▶ _TASK DETAILS_: Pick out each line of the data below that contains the word "Males", and copy those lines in full.

▶ _DATASET RECORDS_:
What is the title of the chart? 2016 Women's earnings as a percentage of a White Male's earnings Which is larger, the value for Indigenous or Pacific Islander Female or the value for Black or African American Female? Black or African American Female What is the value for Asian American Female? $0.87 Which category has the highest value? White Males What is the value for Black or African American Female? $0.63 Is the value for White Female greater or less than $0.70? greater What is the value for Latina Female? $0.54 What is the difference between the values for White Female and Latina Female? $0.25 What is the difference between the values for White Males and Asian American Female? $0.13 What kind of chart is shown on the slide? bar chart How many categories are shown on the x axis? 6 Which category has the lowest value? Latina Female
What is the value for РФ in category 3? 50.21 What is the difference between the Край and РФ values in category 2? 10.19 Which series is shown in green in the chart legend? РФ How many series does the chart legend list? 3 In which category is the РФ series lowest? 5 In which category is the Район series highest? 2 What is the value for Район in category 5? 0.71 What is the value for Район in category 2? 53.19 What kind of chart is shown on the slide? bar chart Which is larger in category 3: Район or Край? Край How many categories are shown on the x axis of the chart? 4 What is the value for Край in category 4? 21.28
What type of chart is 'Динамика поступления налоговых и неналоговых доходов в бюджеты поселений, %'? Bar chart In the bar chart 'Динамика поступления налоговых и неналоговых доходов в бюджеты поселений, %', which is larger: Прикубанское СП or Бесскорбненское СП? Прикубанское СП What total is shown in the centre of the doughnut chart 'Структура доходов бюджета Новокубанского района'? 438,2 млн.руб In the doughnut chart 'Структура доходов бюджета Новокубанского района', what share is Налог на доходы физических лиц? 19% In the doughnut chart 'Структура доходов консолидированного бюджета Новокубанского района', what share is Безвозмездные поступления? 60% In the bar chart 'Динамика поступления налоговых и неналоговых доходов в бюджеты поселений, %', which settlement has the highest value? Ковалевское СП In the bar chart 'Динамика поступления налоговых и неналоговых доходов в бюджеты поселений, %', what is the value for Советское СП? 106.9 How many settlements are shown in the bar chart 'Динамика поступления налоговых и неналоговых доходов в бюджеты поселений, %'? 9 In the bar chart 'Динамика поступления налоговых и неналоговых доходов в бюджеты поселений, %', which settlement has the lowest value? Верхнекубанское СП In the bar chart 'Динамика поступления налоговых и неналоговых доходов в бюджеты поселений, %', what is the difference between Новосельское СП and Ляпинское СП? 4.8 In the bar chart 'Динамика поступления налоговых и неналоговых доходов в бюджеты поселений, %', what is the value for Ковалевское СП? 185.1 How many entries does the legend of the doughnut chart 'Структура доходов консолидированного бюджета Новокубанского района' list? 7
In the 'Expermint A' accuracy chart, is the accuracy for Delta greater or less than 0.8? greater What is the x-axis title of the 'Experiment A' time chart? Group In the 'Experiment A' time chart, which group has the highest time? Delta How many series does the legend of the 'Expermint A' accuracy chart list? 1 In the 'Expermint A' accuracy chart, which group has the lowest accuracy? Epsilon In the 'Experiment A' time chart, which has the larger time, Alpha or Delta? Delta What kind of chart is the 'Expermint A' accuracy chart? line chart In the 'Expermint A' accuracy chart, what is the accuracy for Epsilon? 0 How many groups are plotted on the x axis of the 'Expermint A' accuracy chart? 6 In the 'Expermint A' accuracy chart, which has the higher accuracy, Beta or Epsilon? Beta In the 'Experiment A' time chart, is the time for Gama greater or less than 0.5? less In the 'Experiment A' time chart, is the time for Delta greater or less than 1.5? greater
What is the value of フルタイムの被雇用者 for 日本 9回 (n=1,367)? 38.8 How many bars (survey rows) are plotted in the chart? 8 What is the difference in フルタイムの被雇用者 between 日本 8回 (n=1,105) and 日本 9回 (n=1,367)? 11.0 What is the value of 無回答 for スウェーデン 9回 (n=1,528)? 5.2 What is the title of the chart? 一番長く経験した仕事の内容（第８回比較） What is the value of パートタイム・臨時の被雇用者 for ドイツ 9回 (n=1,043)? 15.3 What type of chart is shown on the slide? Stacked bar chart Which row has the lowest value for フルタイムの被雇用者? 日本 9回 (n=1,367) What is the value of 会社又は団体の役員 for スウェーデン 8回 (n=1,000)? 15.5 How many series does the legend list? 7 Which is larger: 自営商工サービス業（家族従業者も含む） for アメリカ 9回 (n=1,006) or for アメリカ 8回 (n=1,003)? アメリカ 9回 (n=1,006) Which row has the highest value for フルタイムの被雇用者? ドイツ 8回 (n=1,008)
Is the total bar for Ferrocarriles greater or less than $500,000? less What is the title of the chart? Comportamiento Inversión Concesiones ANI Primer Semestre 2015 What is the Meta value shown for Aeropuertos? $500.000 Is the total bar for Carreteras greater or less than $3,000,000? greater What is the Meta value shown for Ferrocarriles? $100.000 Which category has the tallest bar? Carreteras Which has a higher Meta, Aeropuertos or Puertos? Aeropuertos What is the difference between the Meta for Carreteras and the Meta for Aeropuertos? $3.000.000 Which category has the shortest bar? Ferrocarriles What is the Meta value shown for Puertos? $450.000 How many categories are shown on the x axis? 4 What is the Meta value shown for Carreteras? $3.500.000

▶ _TASK RESPONSE_:
What is the title of the chart? 2016 Women's earnings as a percentage of a White Male's earnings Which is larger, the value for Indigenous or Pacific Islander Female or the value for Black or African American Female? Black or African American Female What is the value for Asian American Female? $0.87 Which category has the highest value? White Males What is the value for Black or African American Female? $0.63 Is the value for White Female greater or less than $0.70? greater What is the value for Latina Female? $0.54 What is the difference between the values for White Female and Latina Female? $0.25 What is the difference between the values for White Males and Asian American Female? $0.13 What kind of chart is shown on the slide? bar chart How many categories are shown on the x axis? 6 Which category has the lowest value? Latina Female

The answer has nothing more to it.